Na supressio suprime-se a possibilidade de o titular exercer aquele direito porque ele criou em alguém a expectativa de que esse alguém o exerceria em seu lugar (surrectio). Na mesma medida em que ocorre supressio para o titular, ocorre surrectio para o terceiro. É, pois, a perda de um direito não exercido pelo seu titular durante um lapso temporal considerável, que, por conta da sua inação, perde sua eficácia. Essa confiança gera, em contrapartida, um direito à outra parte, versando sobre a impossibilidade do exercício daquele direito.

Exemplo: Art. 330, CC –O pagamento reiteradamente feito em outro local faz presumir renúncia do credor relativamente ao previsto no contrato.

Eu celebro um contrato com Paulo, que mora em Natal. Eu sou o credora, moro em Fortaleza. O contrato diz que o devedor deve cumprir as obrigações no domicílio do credor. Paulo tem que sair de Natal todo mês para cumprir a obrigação. Todavia, nesse contrato de 36 meses eu digo: não precisa vir porque eu vou a Natal todos os meses a negócios. Então, quando eu for, eu recebo o pagamento. Já passaram 30 meses e durante esse tempo todo, embora o contrato diga que o lugar do cumprimento é o do domicílio do credor, eu sempre me desloquei ao domicílio do devedor para receber o pagamento. No 30º mês, eu digo a ele que vou exercer o meu direito que está no contrato: exigir o pagamento em Fortaleza. E ele diz: agora não porque seu comportamento reiterado gerou uma renúncia: supressio. Supressio para o credor e surrectio para o devedor. É o art. 330, do CC.

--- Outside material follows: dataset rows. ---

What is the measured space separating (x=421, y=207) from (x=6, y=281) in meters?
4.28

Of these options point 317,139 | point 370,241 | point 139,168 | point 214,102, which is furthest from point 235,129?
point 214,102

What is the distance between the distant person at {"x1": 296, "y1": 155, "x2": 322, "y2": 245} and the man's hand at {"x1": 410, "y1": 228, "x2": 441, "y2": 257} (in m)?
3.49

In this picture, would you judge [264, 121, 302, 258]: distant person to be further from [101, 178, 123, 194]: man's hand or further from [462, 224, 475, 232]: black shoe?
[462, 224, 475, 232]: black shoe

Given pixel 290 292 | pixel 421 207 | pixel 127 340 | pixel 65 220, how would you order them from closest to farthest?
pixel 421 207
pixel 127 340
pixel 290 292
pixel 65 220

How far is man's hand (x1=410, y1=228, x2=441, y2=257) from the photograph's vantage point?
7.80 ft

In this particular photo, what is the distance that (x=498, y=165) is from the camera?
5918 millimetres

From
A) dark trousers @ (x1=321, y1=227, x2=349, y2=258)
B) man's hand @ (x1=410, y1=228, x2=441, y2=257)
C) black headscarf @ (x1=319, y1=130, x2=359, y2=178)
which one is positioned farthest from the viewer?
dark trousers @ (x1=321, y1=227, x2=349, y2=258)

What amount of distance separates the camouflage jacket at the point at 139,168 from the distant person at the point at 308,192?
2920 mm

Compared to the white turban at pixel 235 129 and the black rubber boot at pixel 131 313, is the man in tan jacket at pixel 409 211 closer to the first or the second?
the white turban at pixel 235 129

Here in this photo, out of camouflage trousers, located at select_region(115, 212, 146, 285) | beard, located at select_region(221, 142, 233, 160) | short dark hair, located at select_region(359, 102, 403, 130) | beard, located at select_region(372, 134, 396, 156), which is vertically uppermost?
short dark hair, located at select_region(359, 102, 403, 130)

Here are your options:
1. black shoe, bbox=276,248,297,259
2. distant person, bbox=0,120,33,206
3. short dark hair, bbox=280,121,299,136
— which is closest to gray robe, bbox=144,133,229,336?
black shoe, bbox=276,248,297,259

OBS.: A tolerância que gera a supressio deve ser reiterada. É aquilo que desperta confiança. Por isso que nem toda tolerância pode implicar em venire ou em supressio.

  • Tu quoque ou Estoppel

É o venire contra factum proprium aplicado no âmbito das obrigações contratuais. É uma limitação de comportamento entre contratantes. Se o contratante exerce o direito seu, violando a expectativa que ele criou, está praticando tu quoque e, portanto, ato ilícito. Distingue-se do venire, pois não visa tutelar a continuidade de um comportamento, mas apenas a sua manutenção para preservar o equilíbrio contratual, o caráter sinalagmático das trocas.

O tu quoque vai estar presente sempre, porque diz respeito a abuso do direito, mesmo que o contrato não admita a exceptio non adimpleti contractus (esta é exclusiva dos contratos onerosos e bilaterais). E os contratos que não admitem a exceptio non adimpleti contractus são os unilaterais gratuitos ou os que possuem cláusula solve et repete. Esses não admitem a exceptio, mas o tu quoque está ali porque o tu quoque é o abuso do direito no que tange às obrigações contratuais.

  • Duty to mitigate the loss

É o dever de mitigar as próprias perdas. Refere-se ao abuso do direito do credor.

O credor deve adotar providencias para facilitar o cumprimento da obrigação e toda vez que o credor atrapalha, de algum modo complica o cumprimento da obrigação, ele está prejudicando diretamente a si e, indiretamente ao devedor, porque está agravando a situação do devedor.

Acolhendo o duty to mitigate the loss, temos o Enunciado 169 da Jornada de Direito Civil – Art. 422: O princípio da boa-fé objetiva deve levar o credor a evitar o agravamento do próprio prejuízo.

Exemplo: Recálculo das Astreintes (multa diária)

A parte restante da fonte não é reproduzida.